Katie Bull | All Hot Bodies Radiate

by Jeff Becker

Katie Bull’s new album, The Katie Bull Group Project, All Hot Bodies Radiate feels like the Tori Amos of jazz.  Bull born in New York City, and raised in the West Village has an unabashed approach to jazz. Her father who played piano used to let her tag along to gigs and various jam sessions, as well as run around on the edges of the dance floors where he was teaching modern dance at NYU. This free spirit certainly has transferred to Bull’s freedom of expression through her music.

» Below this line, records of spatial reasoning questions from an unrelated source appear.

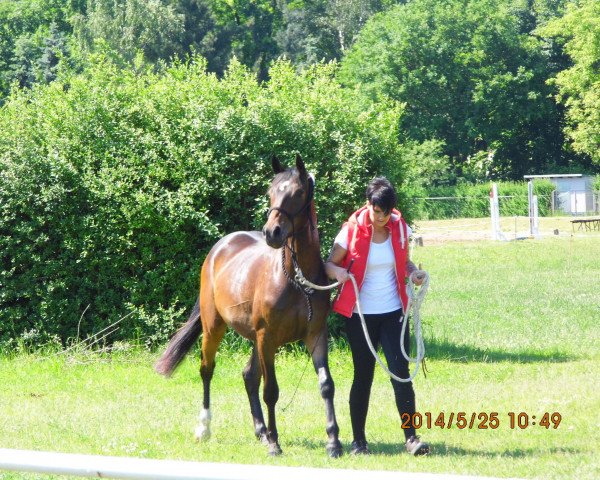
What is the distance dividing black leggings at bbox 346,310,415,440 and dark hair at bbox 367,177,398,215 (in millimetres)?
817

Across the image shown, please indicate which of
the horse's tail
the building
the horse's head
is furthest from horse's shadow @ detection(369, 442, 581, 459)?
the building

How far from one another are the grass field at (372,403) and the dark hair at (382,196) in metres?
1.81

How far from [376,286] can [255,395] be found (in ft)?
5.20

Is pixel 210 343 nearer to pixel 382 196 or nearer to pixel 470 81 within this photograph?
pixel 382 196

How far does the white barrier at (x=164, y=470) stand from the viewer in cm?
255

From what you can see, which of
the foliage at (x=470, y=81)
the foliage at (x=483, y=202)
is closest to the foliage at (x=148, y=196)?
the foliage at (x=483, y=202)

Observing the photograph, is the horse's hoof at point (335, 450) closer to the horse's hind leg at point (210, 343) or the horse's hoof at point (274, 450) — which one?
the horse's hoof at point (274, 450)

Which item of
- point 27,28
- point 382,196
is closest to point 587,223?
point 382,196

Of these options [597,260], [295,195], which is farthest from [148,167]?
[597,260]

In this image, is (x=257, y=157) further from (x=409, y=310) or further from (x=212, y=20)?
(x=212, y=20)

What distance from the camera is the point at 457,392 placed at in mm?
9773

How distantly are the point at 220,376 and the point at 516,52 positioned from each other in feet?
197

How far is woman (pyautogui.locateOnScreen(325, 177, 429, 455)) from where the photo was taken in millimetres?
7051
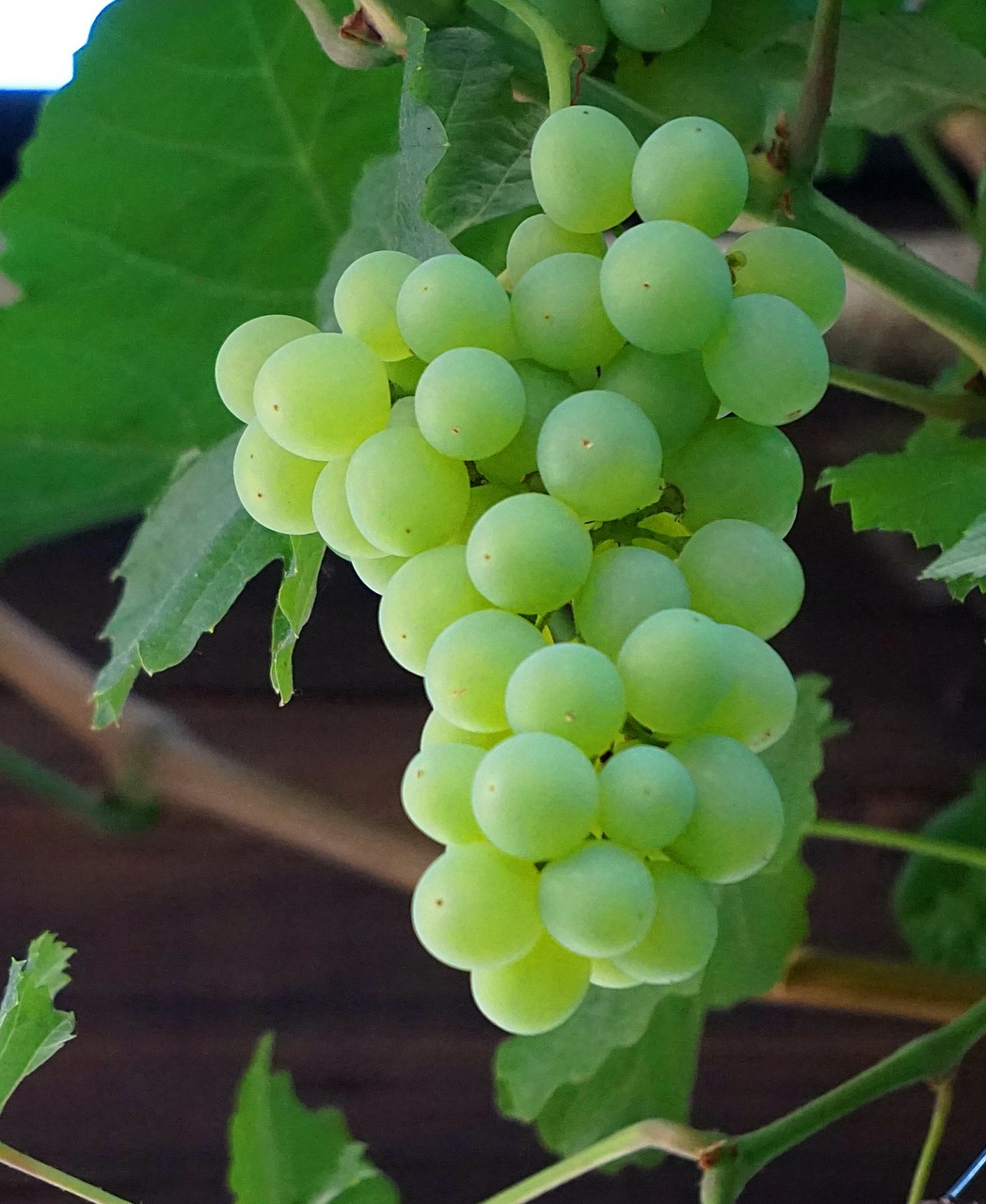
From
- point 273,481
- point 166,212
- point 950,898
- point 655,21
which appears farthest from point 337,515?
point 950,898

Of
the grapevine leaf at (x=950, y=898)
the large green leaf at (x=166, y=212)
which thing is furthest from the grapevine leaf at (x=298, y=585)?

“The Crazy Poet Song,” is exactly what is sounds like.  Bull has a way with words, that borders on the avant slant, and certainly is bubbling with quick wit and poignancy.  On this tune, Bull approaches the tune with more of a spoken word lilt versus a full throttle vocal approach. Whereas “Venus on the A-Train,” features Bull in more of a reverent approach and singing about the perils of today modern world.

“Ding Done the Witch is Dead,” has the air of vibrational pull, with elongated notes, deep tones from the bass, and flurries of improvisational chaos.  Bull injects moments of scatting with spot on jazz rhythm and chant like calls.  While her bandmates colorize the track with a variable cornucopia of textures.

The album features twelve original compositions and two American Songbook explorations Harold Arlen’s “Ding Dong the Witch Is Dead” and Rodgers & Hammerstein’s “If I Loved You.” This is an album for the vocal jazz fan that relishes the outlying envelope of improvisation.